Re: KMSGDUMP: dump kernel messages to a diskette

Dan Hollis (goemon@sasami.anime.net)
Thu, 8 Jul 1999 14:37:01 -0700 (PDT)


On Thu, 8 Jul 1999, Willy Tarreau wrote:
> > > Well, in that case you could use 0xa, which is handled by all i386 and
> > > newer BIOSes, AFAIK, and requires less messing. Neither are safe, anyway,
> > > because they require RAM contents to be valid which might not be the case.
> > > And executing from clobbered RAM mau cause further destruction -- e.g.
> > > some unwanted hard disk writes.
> > md5 the important parts of memory, and then checksum verification before
> > using them. quite simple, and 100% guarantees we don't use clobbered ram.
> what if the md5-verifying function is clobbered itself ?

Then the md5 will fail and you will kindly advise the user that a dump is
not possible (or warn them it is extremely unwise).
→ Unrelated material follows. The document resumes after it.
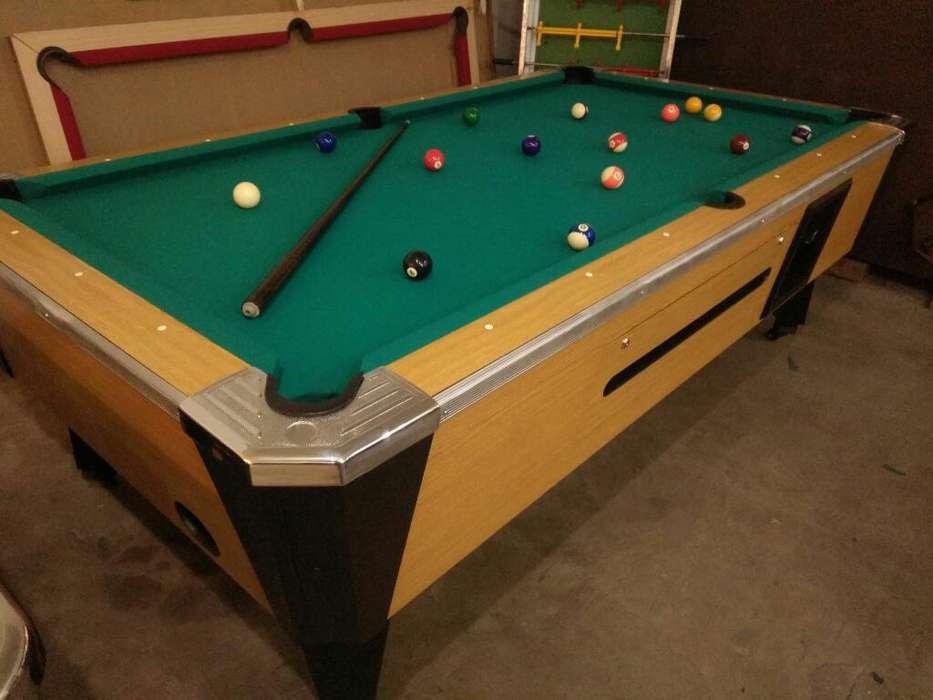 Mesa de Pool Profesional con Pizarra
Of course, we could spend the rest of the year making up excuses about
situations where dumping can't work. Do you really want to do that, or do
you want to examine the cases where dumping can work?

> - upon crash, the messages are immediately dumped to sector 2 of the
> first hard disk known to the bios. There should be at least one for lilo.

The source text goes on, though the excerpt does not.